Using ARCHIBUS Keys Intelligently
Now, while the above has been an interesting exercise in the theoretical, it’s not a choice we really get to make in ARCHIBUS. ARCHIBUS uses Natural Keys. That said, this implies a few things you need to keep in mind in setting ARCHIBUS up:
- Don’t pretend you have Surrogate Keys – I’ve known clients who are absolutely SURE surrogate keys are the way to go, even in ARCHIBUS. They want to assign ONLY numbers to their building, employee, or department keys (or “Codes”.) This is counter-productive for a couple of reasons:
- ARCHIBUS exposes the keys in places many other applications expose name or description fields. So if you want to have a clue what you’re looking at (who is this employee? Which building is this? Is this department Accounting or Legal?), you NEED to give this data some meaning.
- You will find yourself customizing nearly EVERY form you use regularly to go look up the meaningful data you need from its primary table, where it’s being stored in the Description or Name field. This is a recipe for disaster when doing an upgrade.
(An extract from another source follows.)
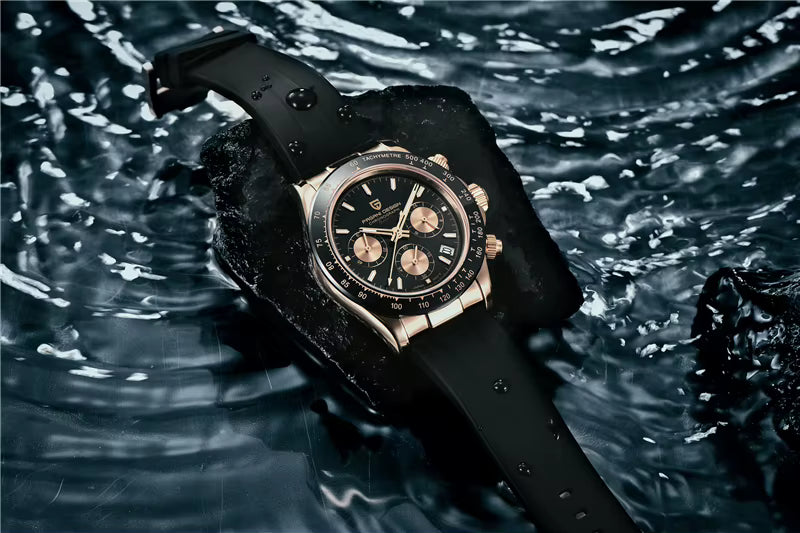 Pagani Design PD-1664 Rose Gold Black Sunburst Dial Daytona Homage Chronograph Watch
Save your customizations for things that really matter.
- Giving your data some meaning doesn’t mean keys are free-form text fields. You need to be VERY careful about what you put in here. You might want to think about exposing your potential key value schemes to these four tests before calling them final:
- Is the primary key unique? – My example above of using first initial, last name (TFORSYTH) as a primary key for the employee table is a good example of scheme that DOESN’T pass this test. Adding the employee number might solve this: (TFORSYTH F2314)
- Does it apply to all rows? – Are there some data points that just doesn’t fit the scheme? What if you have an employee with a last name like “Wolfeschlegelsteinhausenbergerdorff?” ‘Probably a bad idea to use the WHOLE last name. Maybe X characters?
- Is it minimal? Remember, big size is one of the problems with natural keys. Keep your values SHORT. ARCHIBUS does a good job of enforcing this through their default key field sizes.
- Is it stable over time? This one is the real kicker. Can you GUARANTEE that these values will never change? Of COURSE you can’t. But if they change ALL THE TIME, you probably need to look harder for something to use as a key.
I hope you’ve found this look at ARCHIBUS keys useful and informative, and that it can help inform the way you set up and use them in your system.